Knuth also says it is always better to, instead of optimizing, change the algorithms your program uses, the approach it takes to a problem. For example whereas a little tweaking might give you a 10% increase of speed with optimization, changing fundamentally the way your program works might make it 10x faster.
In reaction to a lot of the other comments posted on this question: algorithm selection != optimization

The point of the maxim is that, typically, optimization is convoluted and complex. And typically, you the architect/designer/programmer/maintainer need clear and concise code in order to understand what is going on.
If a particular optimization is clear and concise, feel free to experiment with it (but do go back and check whether that optimization is effective). The point is to keep the code clear and concise throughout the development process, until the benefits of performance outweigh the induced costs of writing and maintaining the optimizations.
--*--
Answer these questions about the passage on program optimization:
1. What speed gain does the passage attach to a little tweaking, and what gain to fundamentally changing the way a program works?
2. What does the passage say about algorithm selection in reaction to other comments?
3. Until what point should code be kept clear and concise?

### [Input data]
--*--
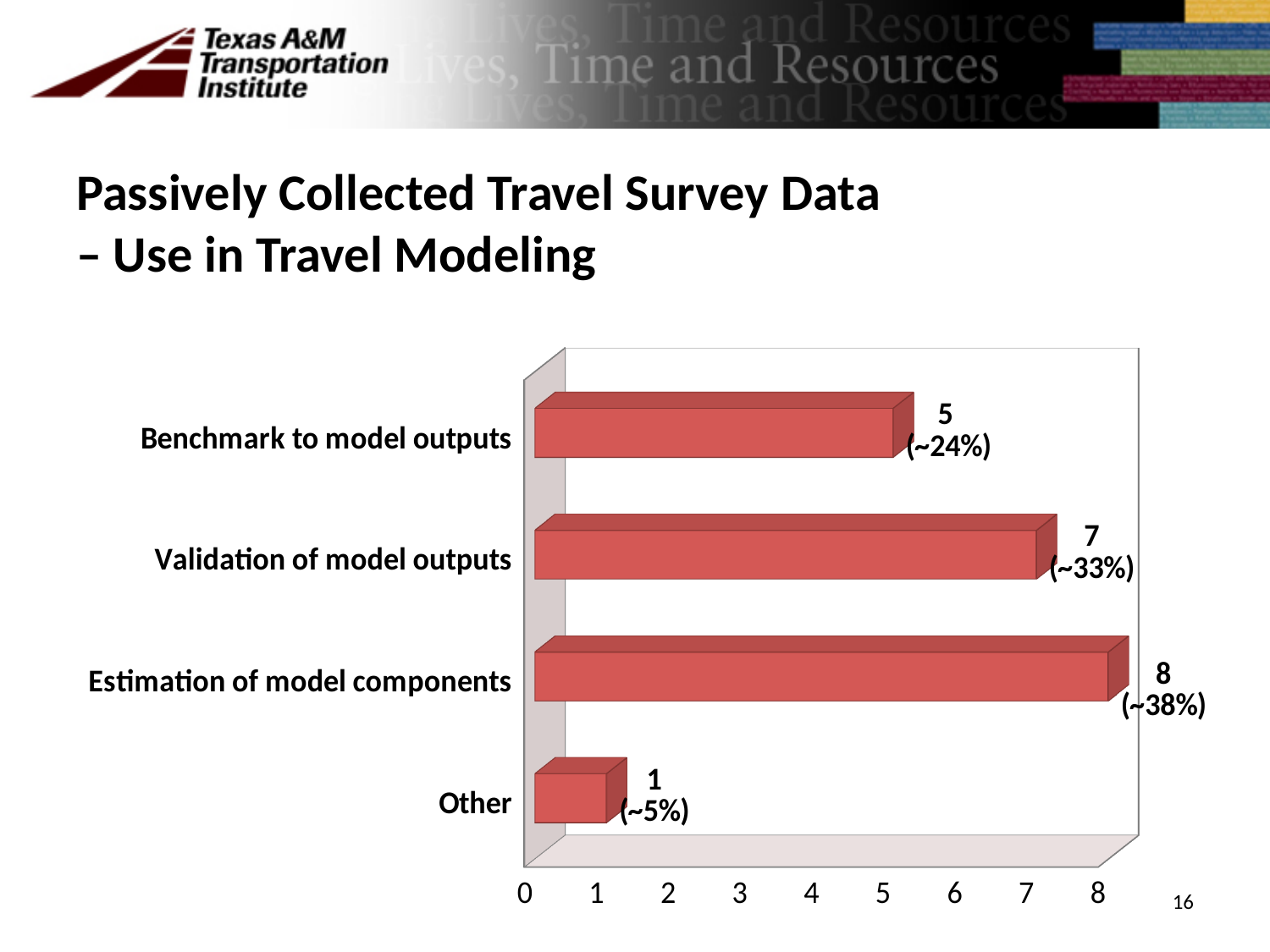
What is the maximum value shown on the horizontal axis? 8 How many categories are shown in the chart? 4 Which category has the lowest value? Other What percentage is shown next to the bar for Validation of model outputs? ~33% What is the value for Benchmark to model outputs? 5 What is the value for Other? 1 What is the value for Validation of model outputs? 7 Which is larger, the value for Validation of model outputs or the value for Benchmark to model outputs? Validation of model outputs What is the difference between the values for Estimation of model components and Benchmark to model outputs? 3 Which category has the highest value? Estimation of model components What kind of chart is shown on the slide? Bar chart What is the value for Estimation of model components? 8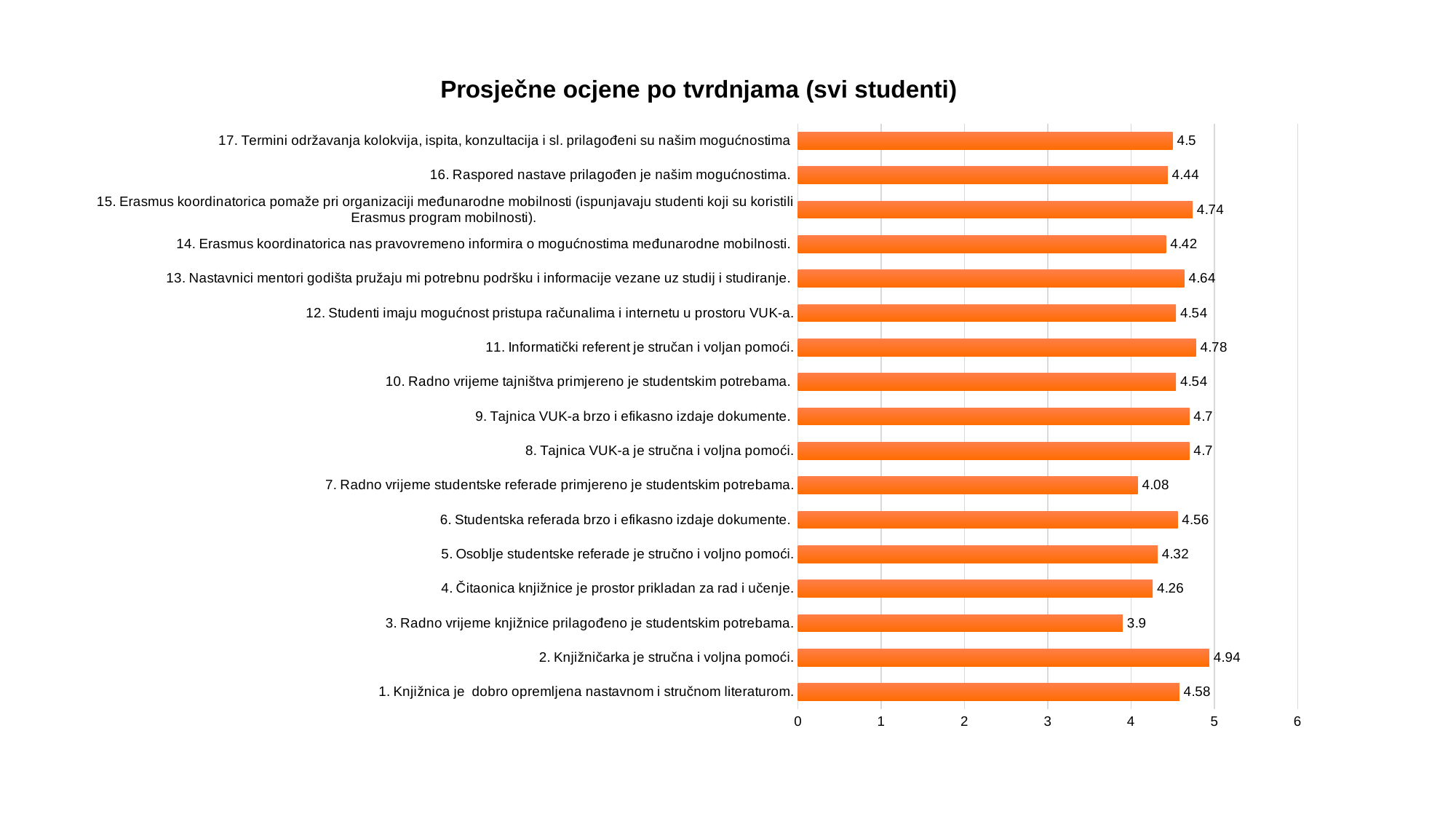
What is the average score for statement 2, "Knjižničarka je stručna i voljna pomoći."? 4.94 Which has a higher score: statement 7 (Radno vrijeme studentske referade) or statement 6 (Studentska referada brzo i efikasno izdaje dokumente)? 6. Studentska referada brzo i efikasno izdaje dokumente. What kind of chart is shown on the slide? bar chart What is the average score for statement 3, "Radno vrijeme knjižnice prilagođeno je studentskim potrebama."? 3.9 Which statement has the lowest average score? 3. Radno vrijeme knjižnice prilagođeno je studentskim potrebama. What is the title of the chart? Prosječne ocjene po tvrdnjama (svi studenti) What is the difference between the scores for statement 2 and statement 3? 1.04 What is the average score for statement 11, "Informatički referent je stručan i voljan pomoći."? 4.78 Which statement has the highest average score? 2. Knjižničarka je stručna i voljna pomoći. How many statements are plotted in the chart? 17 Is the value for statement 3 greater or less than 4? less What is the difference between the scores for statement 15 and statement 14? 0.32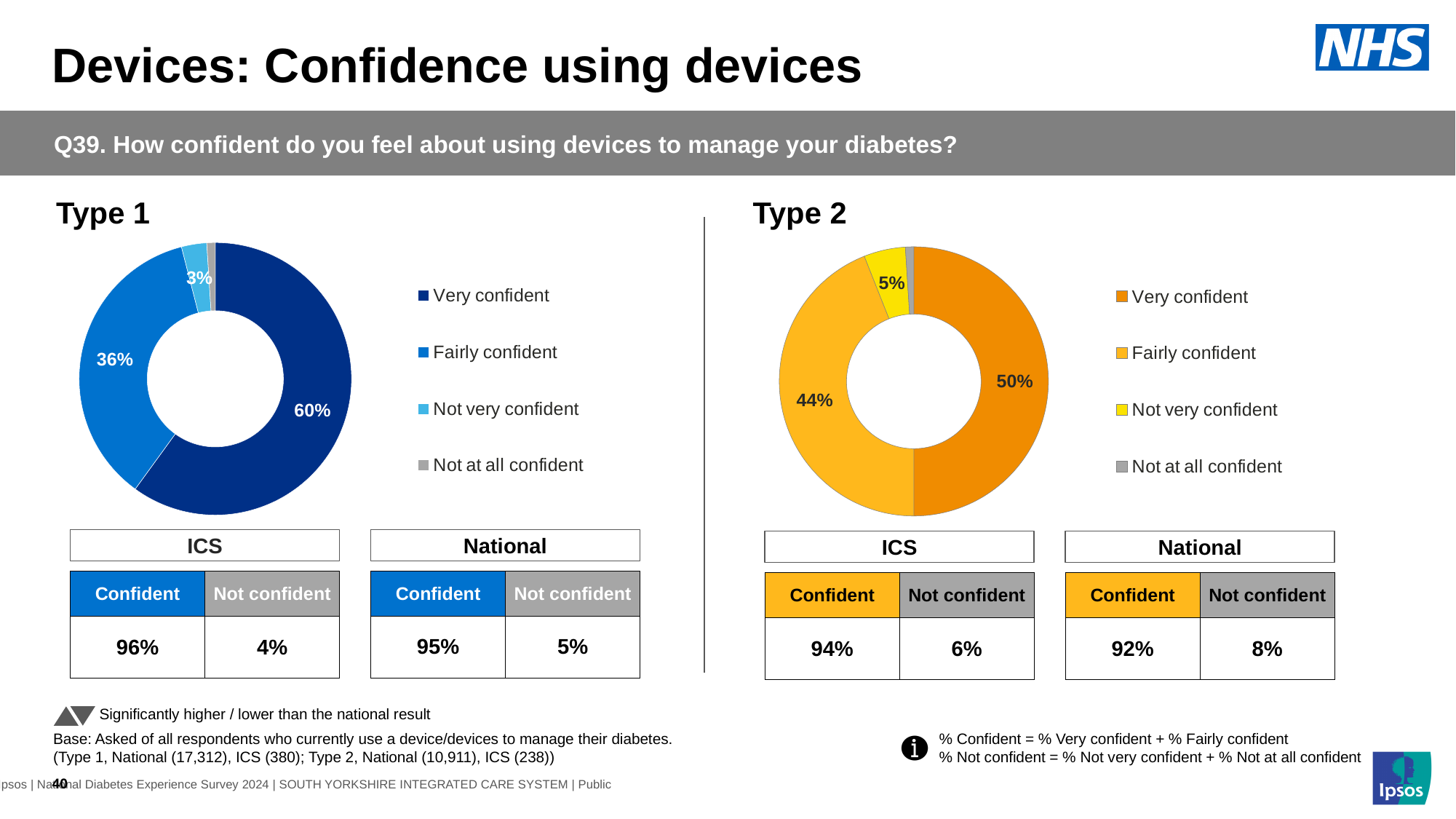
In the Type 1 chart, which category has the largest share? Very confident In the Type 2 chart, what percentage of respondents are not very confident? 5% In the Type 1 chart, what percentage of respondents are very confident? 60% What kind of chart is used for Type 2? Doughnut chart In the Type 2 chart, what colour represents the 'Not at all confident' category? Grey In the Type 1 chart, what is the difference between the very confident and fairly confident shares? 24% In the Type 2 chart, what is the difference between the very confident and fairly confident shares? 6% How many categories does the legend of the Type 1 chart list? 4 In the Type 2 chart, what percentage of respondents are fairly confident? 44% Which is larger: the very confident share in the Type 1 chart or the very confident share in the Type 2 chart? Type 1 In the Type 1 chart, what percentage of respondents are fairly confident? 36% In the Type 2 chart, which category has the largest share? Very confident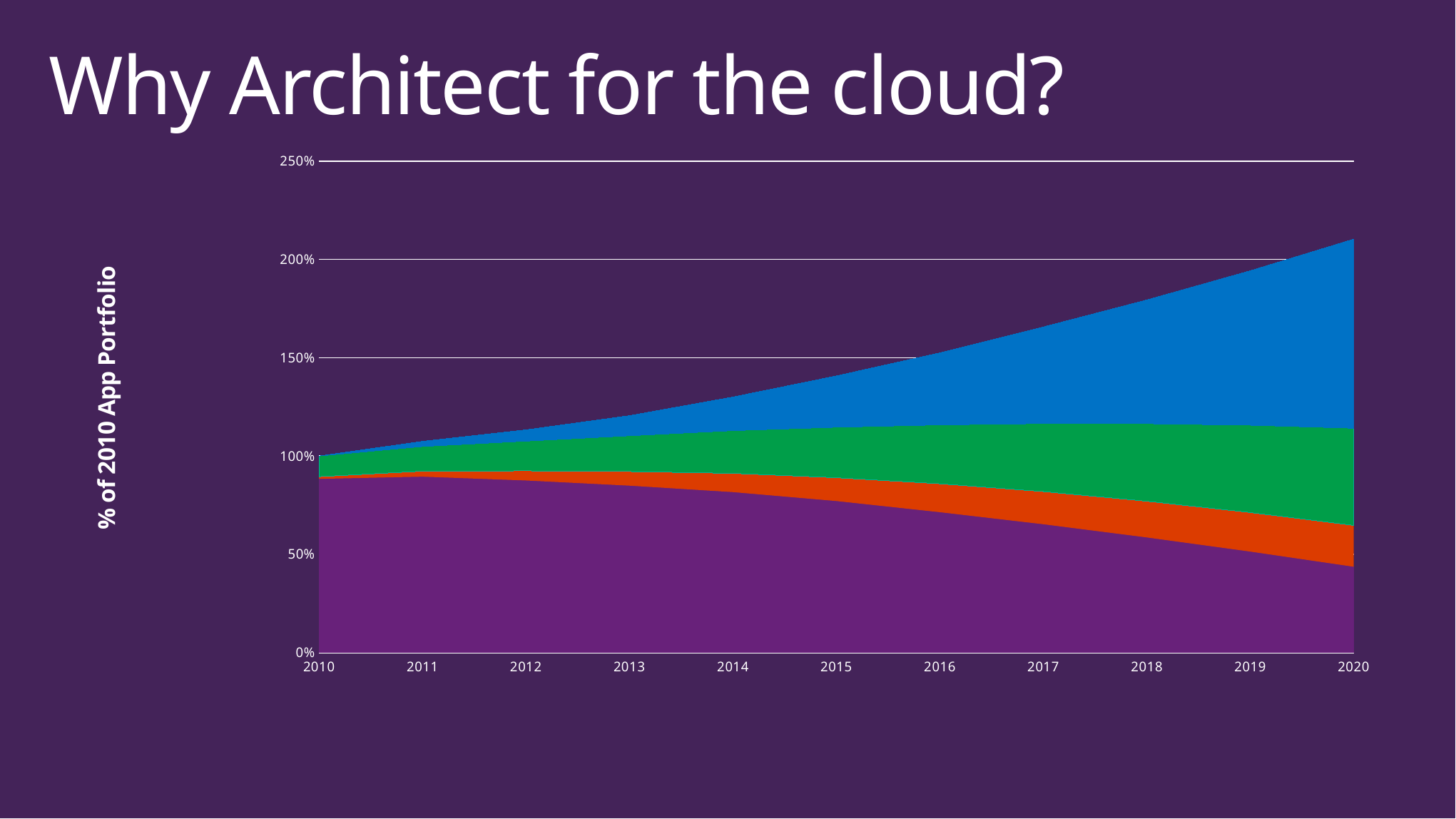
What is the highest value labelled on the vertical axis of the chart? 250% Does the total height of the stacked areas rise or fall from 2010 to 2020? Rise How many years are labelled along the x axis of the chart? 11 Is the value of the purple (bottom) area in 2010 greater or less than 100%? less Is the value of the purple (bottom) area in 2020 greater or less than 50%? less What is the title of the vertical axis of the chart? % of 2010 App Portfolio Is the total stacked value in 2020 greater or less than 200%? greater Which year is the first labelled on the x axis of the chart? 2010 Does the purple (bottom) area rise or fall from 2011 to 2020? Fall What kind of chart is shown on the slide? Stacked area chart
--*--
### [Reply]
1. A little tweaking might give a 10% increase in speed, while fundamentally changing the way the program works might make it 10x faster.
2. Algorithm selection is not the same as optimization.
3. Until the benefits of performance outweigh the induced costs of writing and maintaining the optimizations.